AI Training Data for Agriculture: An Experiment in Artificial Intelligence “Learning”

Potential countries: Burkina Faso
P4 Testing
GIZ Meissner Benin 20 v2
giz Meissner Benin 4
GIZ Meissner Benin 18


Feeding a growing world population with limited resources requires a fundamental transformation in agricultural production, including adjustments to the approach of smallholder farming systems in developing countries. Smallholder farmer productivity is low - in part due to factors such as climate change, etc. - while agricultural value chains and markets in developing countries remain largely informal and non-transparent.

Recent technological advancements in areas like earth observation, big data mining, and Artificial Intelligence (AI) can serve as driving forces in the push towards an inclusive agricultural transformation. The availability of high-resolution remote sensing imagery and crowdsourcing technologies (i.e. smartphone apps) enables unprecedented access to data-driven services that would have been unthinkable even five years ago.

Early evidence suggests these services increase smallholder productivity and profitability - mostly by providing better information - while alleviating poverty among smallholder families.
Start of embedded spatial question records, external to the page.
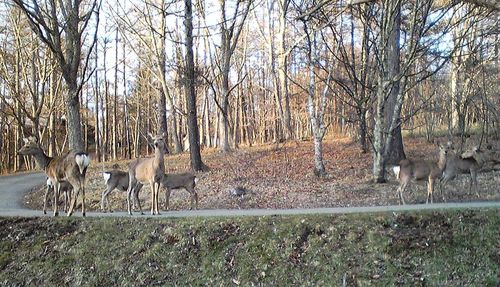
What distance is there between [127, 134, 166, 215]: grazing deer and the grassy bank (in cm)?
281

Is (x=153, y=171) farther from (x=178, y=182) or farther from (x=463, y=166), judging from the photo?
(x=463, y=166)

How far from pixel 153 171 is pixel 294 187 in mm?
6091

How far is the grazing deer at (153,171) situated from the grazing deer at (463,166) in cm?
824

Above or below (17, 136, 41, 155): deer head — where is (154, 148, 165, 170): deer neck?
below

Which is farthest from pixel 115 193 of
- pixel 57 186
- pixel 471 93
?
pixel 471 93

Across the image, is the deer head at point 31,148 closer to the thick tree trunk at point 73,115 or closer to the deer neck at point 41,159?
the deer neck at point 41,159

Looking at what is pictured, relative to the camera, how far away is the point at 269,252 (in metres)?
9.06

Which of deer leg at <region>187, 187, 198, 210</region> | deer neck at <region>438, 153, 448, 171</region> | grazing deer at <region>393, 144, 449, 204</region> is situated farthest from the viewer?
deer leg at <region>187, 187, 198, 210</region>

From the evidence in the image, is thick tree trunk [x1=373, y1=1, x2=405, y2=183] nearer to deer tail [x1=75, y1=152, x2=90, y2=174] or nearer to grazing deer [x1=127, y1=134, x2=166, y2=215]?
grazing deer [x1=127, y1=134, x2=166, y2=215]

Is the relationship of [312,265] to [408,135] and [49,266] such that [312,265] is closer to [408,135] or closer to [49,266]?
[49,266]

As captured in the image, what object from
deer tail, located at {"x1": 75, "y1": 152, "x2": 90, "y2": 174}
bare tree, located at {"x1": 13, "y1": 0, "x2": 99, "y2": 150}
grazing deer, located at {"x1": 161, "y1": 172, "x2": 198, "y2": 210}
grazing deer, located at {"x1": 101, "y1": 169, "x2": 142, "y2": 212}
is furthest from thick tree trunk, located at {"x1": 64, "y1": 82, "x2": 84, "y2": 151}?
deer tail, located at {"x1": 75, "y1": 152, "x2": 90, "y2": 174}

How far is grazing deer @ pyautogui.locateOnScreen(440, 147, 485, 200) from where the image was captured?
49.7 feet

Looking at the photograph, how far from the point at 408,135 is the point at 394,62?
14818 millimetres

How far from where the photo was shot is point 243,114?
180 feet
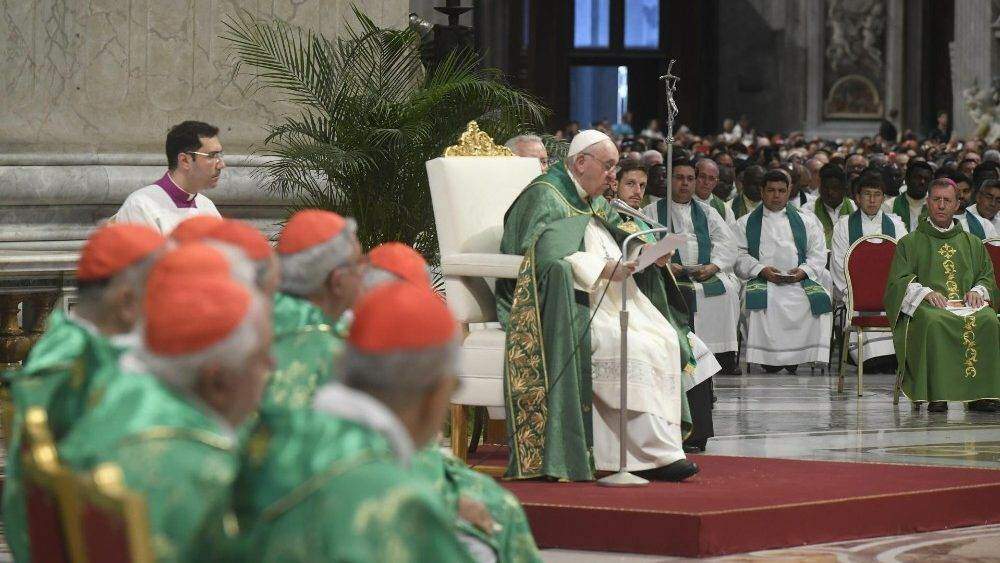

Still, in order to unlock the widespread use of AI for the purposes of better service delivery in these contexts, “ground data” is needed to train machine learning algorithms.

 The data may contain such information as farmer profiles, land usage, crop yields, soil properties, and financial transactions. These types of data are key to connecting people in resource-constraint settings to the benefits of recent technological advancements. For this reason, they are incredibly important to the work of GIZ and its partners. At the GIZ Data Lab, we seek to assess the applicability of AI in settings of international cooperation, exploring to what extent GIZ project data is suitable for training machine learning models.


Since data availability is very limited in developing countries (particularly in informal sectors), the use of AI for service delivery to beneficiaries has only been applied on very few occasions and solely on a pilot basis. Our experiment, entitled AI Training Data for Agriculture tries to close this gap by showcasing the applicability of AI-driven delivery in the Global South. In it, we work to address the following question: How might we use GIZ project data to train an AI-based crop information system that helps to increase smallholder farm output?

The following Key Performance Indicators are important for AI-driven classification and prediction:

  • Crop system identification.
  • Crop area, planting density, and yield.
  • Crop condition and stresses (both biotic and abiotic).
  • Crop traits (i.e. soil, fertilization) under certain climatic and agronomic conditions.

The Data Lab explored and assessed existing agricultural GIZ-projects across the globe and chose to run its first pilot with data from the Competitive Cashew Initiative (ComCashew). ComCashew works along the cashew value chains in six countries within Sub-Saharan Africa (mainly Western regions), cooperating with approximately 170 private and public partners to reach more than 600.000 farmers so far. For measuring success, the project follows sophisticated monitoring and evaluation practices based on rich and comprehensive farmer survey data, including GPS-based field measurements.

Key Findings and future applications

In cooperation with  Dalberg Data Insights' project data from Burkina Faso (in which their team attempted to “train” a machine to make qualitative classifications such as crop type maps, along with quantitative forecasts like yield maps), ComCashew’s “ground data” provided information on both a cashew plantation’s geo-location and yield. The data aimed to answer the question: How much cashews are harvested at specific points in time, and on which plantation area?

Correlating this data with information from the European Space Agency, the algorithm “learned” how to differentiate between cashew and non-cashew areas just by “looking” at the satellite images. This application showcases how development cooperation projects may unlock a “hidden data treasure” by designing their data collection procedures in compliance with AI training data requirements - a finding with great potential for supporting future data-based projects in the agricultural development sector.

AI Training Data 2 v2

The experiment proves that, based on field survey data from GIZ, it is possible to produce accurate, large-scale crop maps while estimating corresponding yields. We regard this as early evidence in favor of our hypothesis: that the ground data GIZ is collecting carries an untapped potential for AI applications. The latter will have a great impact on how future solutions can effectively address development problems. For instance, AI applications may be used as an early warning system for crop failure and food crisis, giving governments and aid agencies more time to respond. However, the fruits of such applications can only benefit the rural poor appropriately if reliable and unbiased training data for such settings is made openly available.

Ultimately, the most important outcomes from our experiment are:

  • Increased awareness about the value of such data.
  • Evidence promoting a forward-looking data strategy and collection method.
  • An evidenced need for establishing governance that enables us to make the most of our data, as a company but also as a player in the international cooperation community.

As of today, one of the greatest GIZ training data “treasures” consists of clear historical data. The remaining (and probably much bigger) bounty would be the adoption of a corresponding data governance design - one which encourages the necessary adjustments in project data collection procedures. When streamlined globally and made widely available, the GIZ “training data treasure” is set to become a valuable “open data” treasure.